Detalles del impacto y daños
Afortunadamente, y pese a la densidad poblacional del área, no se reportaron víctimas fatales ni heridos de gravedad. El escenario tras el ataque se resume en:
- Punto de impacto: Un estacionamiento ubicado entre los barrios judío y armenio.
- Daños materiales: Se originó un cráter de proporciones considerables y daños en vehículos e infraestructura cercana.
- Operativo de seguridad: La policía israelí mantiene bloqueados los accesos a la Ciudad Vieja mientras especialistas analizan fragmentos del misil y restos de los interceptores del sistema de defensa.
El factor político: Trump vs. la OTAN
El ataque se produce en un contexto de hostilidad abierta.

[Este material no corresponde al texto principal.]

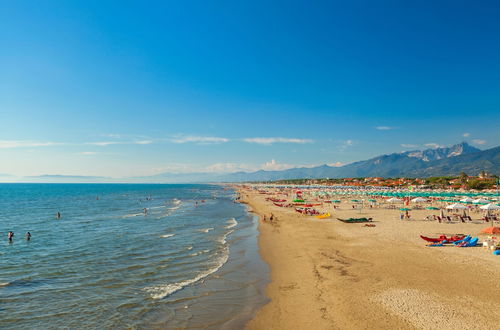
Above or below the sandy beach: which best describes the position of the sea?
below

Desde Washington, el presidente Donald Trump utilizó sus redes sociales para lanzar una durísima crítica hacia sus aliados europeos por la situación en el Estrecho de Ormuz, el paso marítimo donde hoy se libra una batalla clave por el crudo.
«¡Sin EE. UU., la OTAN es un tigre de papel! No quisieron unirse a la lucha para detener a un Irán nuclear… Son unos cobardes, ¡y lo recordaremos!», sentenció Trump en Truth Social.
El mandatario estadounidense reclama que los países de la OTAN no colaboran en las maniobras militares para reabrir el estrecho, a pesar de que sus economías sufren directamente el alza de precios.